In diplomazia si può salvarlo, c’è
una scelta errata, tecnicamente, del ruolo del Vaticano e dei messaggi. Come si
fa ad arrivare alla “mediazione” di un cardinale giulivo, che non sa nulla e a
cui nulla viene richiesto, da nessuno dei contendenti, e nemmeno dai loro proxies? A meno che non sia lui stesso a
decidere modalità e messaggi. Mentre non si è mai attivato alla protezione dei cristiani
a Gerusalemme e in Cisgiordania. Così come altrove nel mondo.
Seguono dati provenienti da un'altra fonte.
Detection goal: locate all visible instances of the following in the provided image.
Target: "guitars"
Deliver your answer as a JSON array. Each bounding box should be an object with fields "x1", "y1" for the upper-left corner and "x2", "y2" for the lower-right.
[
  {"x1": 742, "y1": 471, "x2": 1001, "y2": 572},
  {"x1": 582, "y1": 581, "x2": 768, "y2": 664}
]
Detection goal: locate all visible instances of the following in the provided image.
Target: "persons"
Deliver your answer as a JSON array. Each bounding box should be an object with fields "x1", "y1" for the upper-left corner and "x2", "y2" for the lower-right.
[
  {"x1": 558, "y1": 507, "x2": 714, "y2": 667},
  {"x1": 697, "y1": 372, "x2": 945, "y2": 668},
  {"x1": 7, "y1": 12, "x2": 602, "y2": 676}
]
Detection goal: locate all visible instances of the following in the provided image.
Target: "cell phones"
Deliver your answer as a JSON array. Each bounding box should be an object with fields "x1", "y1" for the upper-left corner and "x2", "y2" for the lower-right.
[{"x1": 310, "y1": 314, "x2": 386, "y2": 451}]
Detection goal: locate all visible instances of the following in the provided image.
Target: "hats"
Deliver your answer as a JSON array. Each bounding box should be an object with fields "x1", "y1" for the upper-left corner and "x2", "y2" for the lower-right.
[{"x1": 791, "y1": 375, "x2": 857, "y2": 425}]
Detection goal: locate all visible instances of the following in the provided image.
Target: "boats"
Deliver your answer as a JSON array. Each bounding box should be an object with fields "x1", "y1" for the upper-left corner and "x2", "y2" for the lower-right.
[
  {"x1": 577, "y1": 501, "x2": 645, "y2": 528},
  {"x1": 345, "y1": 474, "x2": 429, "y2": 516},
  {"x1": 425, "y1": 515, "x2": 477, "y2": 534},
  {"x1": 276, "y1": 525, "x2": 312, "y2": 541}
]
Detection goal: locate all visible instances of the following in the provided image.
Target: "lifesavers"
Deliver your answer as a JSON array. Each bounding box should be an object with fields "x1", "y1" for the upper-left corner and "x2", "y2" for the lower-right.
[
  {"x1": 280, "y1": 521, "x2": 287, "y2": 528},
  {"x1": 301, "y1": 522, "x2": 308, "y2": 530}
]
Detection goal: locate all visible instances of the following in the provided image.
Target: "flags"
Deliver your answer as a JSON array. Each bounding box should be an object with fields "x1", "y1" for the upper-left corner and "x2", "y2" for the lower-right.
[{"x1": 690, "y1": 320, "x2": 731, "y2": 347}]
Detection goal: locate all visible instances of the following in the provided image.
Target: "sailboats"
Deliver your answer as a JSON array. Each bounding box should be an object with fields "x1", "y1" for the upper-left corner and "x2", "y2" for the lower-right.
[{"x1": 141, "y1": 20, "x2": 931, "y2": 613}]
Nonché delle chiese,
bruciate o minate, e delle vite dei cristiani, che a migliaia ogni anno vengono
uccisi, specie in area mussulmana, in Asia e in Africa, e perfino in Turchia.
Con un’assurda paciosa giocondità
aggirandosi fra trappole perfino grottesche, da beffa dichiarata. Come quella
che narra oggi Filippo Di Giacomo su un settimanale del giornale “Repubblica”,
quindi filo-papalino benché laico dichiarato. Di quando, ospite del governo massone
di Trudeau in Canada, si fece abbindolare da una donnetta che si spacciava per
antropologa e assicurava di avere trovato fuori di una scuola cattolica “i resti
sepolti di 215 bambini indigeni”. Che semplicemente non c’erano. Il papa chiese
scusa, e da allora “96 chiese in Canada sono state date alle fiamme o profanate”.